# Badd 10th!!



## nisargshah95 (Feb 15, 2011)

This year in 10th was really frustrating. 

-> The first thing being *CCE* which means our result from the beginning would be counted (and not only the boards) plus *2 projects* given in each subject (which was pretty meaningless).
The next big thing was *NO farewell* (dammit, it was held every year, why only us?)
and now this month those schoolwallas have put up a new time table according to which there will be 1hr periods (with no free periods) instead of regular 35min periods (which included free periods)....


10th couldn't be bad than this...


----------



## nims11 (Feb 15, 2011)

I am in 12th and have some idea about CCE. juniors are frustrated about to it. The old system was good.
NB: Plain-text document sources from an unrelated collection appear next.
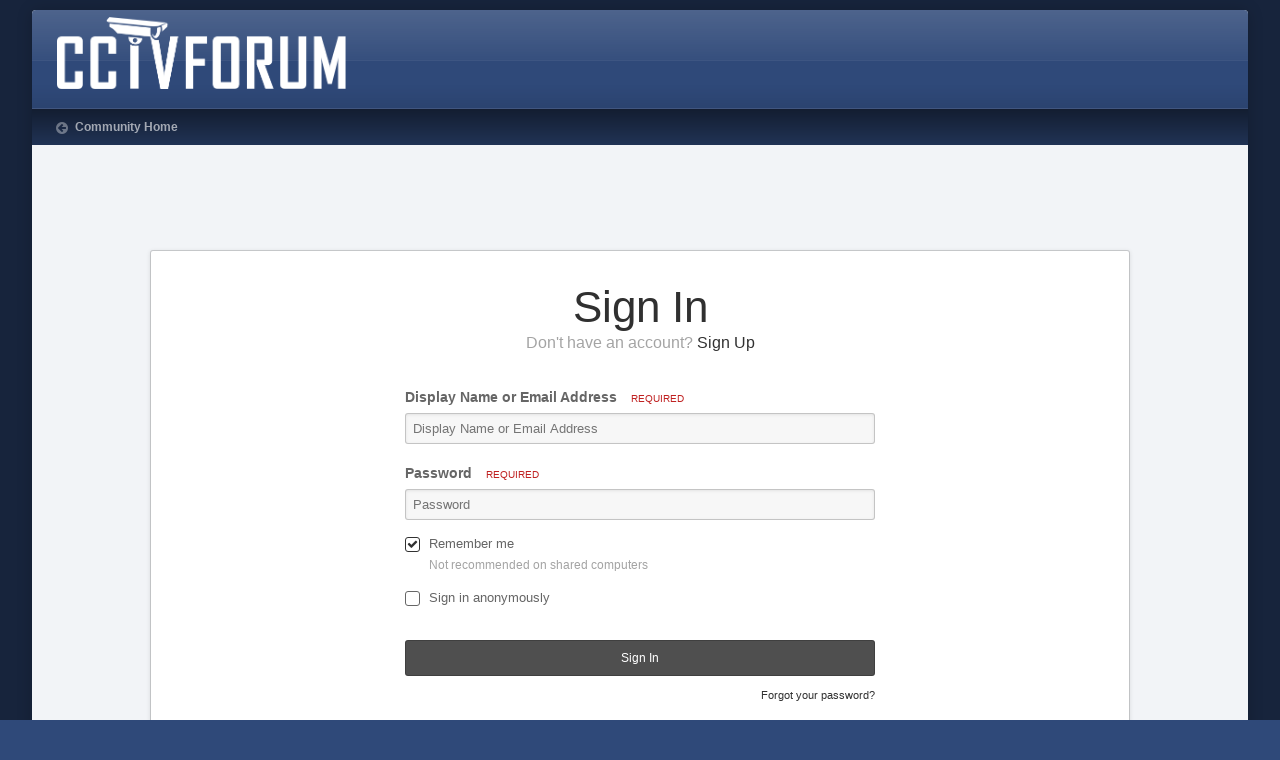

--- FILE ---
content_type: text/html; charset=utf-8
request_url: https://www.google.com/recaptcha/api2/aframe
body_size: 265
content:
<!DOCTYPE HTML><html><head><meta http-equiv="content-type" content="text/html; charset=UTF-8"></head><body><script nonce="1vnU6bunhTFq7nAXs_nbgA">/** Anti-fraud and anti-abuse applications only. See google.com/recaptcha */ try{var clients={'sodar':'https://pagead2.googlesyndication.com/pagead/sodar?'};window.addEventListener("message",function(a){try{if(a.source===window.parent){var b=JSON.parse(a.data);var c=clients[b['id']];if(c){var d=document.createElement('img');d.src=c+b['params']+'&rc='+(localStorage.getItem("rc::a")?sessionStorage.getItem("rc::b"):"");window.document.body.appendChild(d);sessionStorage.setItem("rc::e",parseInt(sessionStorage.getItem("rc::e")||0)+1);localStorage.setItem("rc::h",'1768695224789');}}}catch(b){}});window.parent.postMessage("_grecaptcha_ready", "*");}catch(b){}</script></body></html>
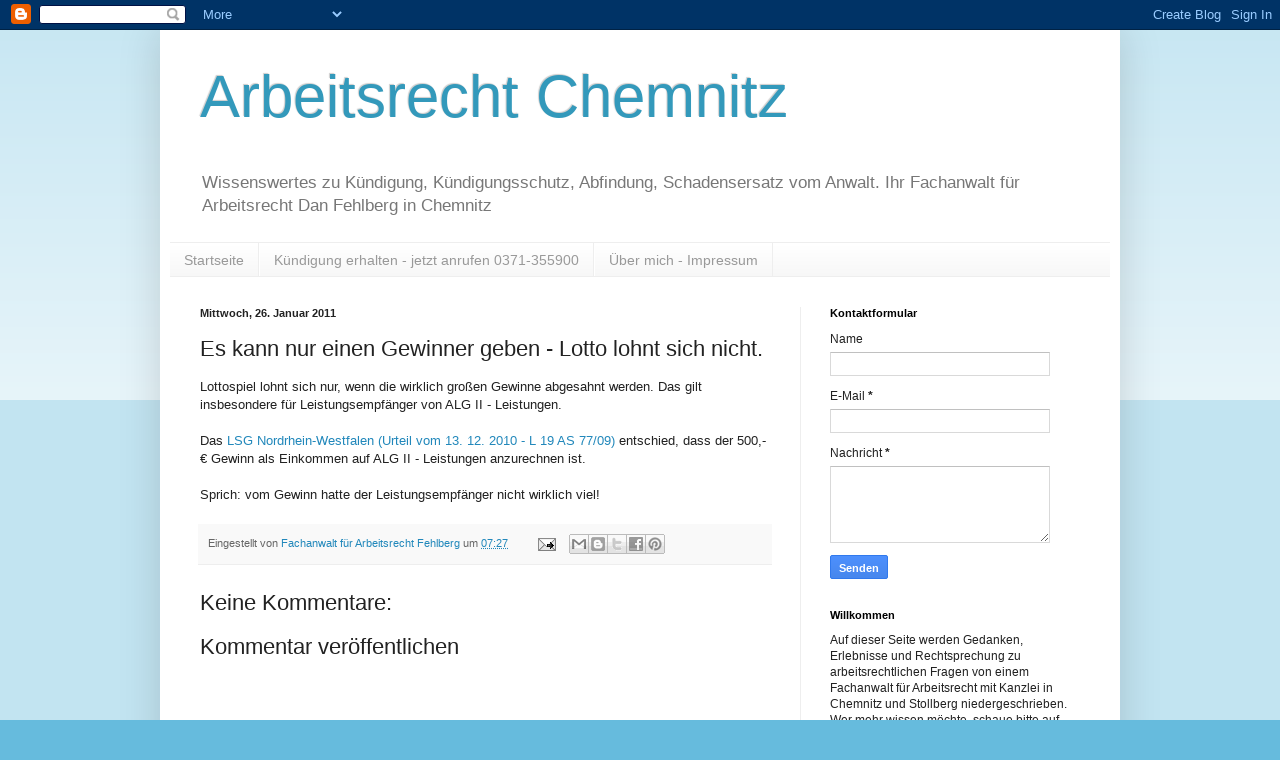

--- FILE ---
content_type: text/html; charset=UTF-8
request_url: https://arbeitsrecht-chemnitz.blogspot.com/b/stats?style=BLACK_TRANSPARENT&timeRange=ALL_TIME&token=APq4FmARRES0MBzvK_pJnPiPGd4Ns1P-Xw1OTH2DfPuZWcTrcX6AhjKXcoAw3o8mleBvCPNwL_ErIRw-bGKXid4ai7SWPHlCug
body_size: -31
content:
{"total":318634,"sparklineOptions":{"backgroundColor":{"fillOpacity":0.1,"fill":"#000000"},"series":[{"areaOpacity":0.3,"color":"#202020"}]},"sparklineData":[[0,1],[1,0],[2,1],[3,100],[4,5],[5,9],[6,4],[7,1],[8,0],[9,3],[10,5],[11,1],[12,1],[13,6],[14,2],[15,1],[16,0],[17,1],[18,2],[19,0],[20,5],[21,15],[22,10],[23,1],[24,1],[25,0],[26,1],[27,7],[28,0],[29,0]],"nextTickMs":3600000}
I had our farewells today.... Dont worry for farewell as you still have 2 more years of school life.


----------



## nisargshah95 (Feb 16, 2011)

Cool!! must have enjoyed!!!


----------



## The Conqueror (Feb 16, 2011)

Well, my school has implemented CCE for XI as well!


----------



## Faun (Feb 16, 2011)

Good luck kids 

Deal with it !


----------



## pauldmps (Feb 16, 2011)

The CCE is really a stupid thing. I'm lucky that I didn't have to deal with that crap.


----------



## Liverpool_fan (Feb 16, 2011)

In a way you lads would be more ready for jugaadu type CCE when you enter colleges


----------



## way2jatin (Feb 19, 2011)

just tried to ease off pressure from the students


----------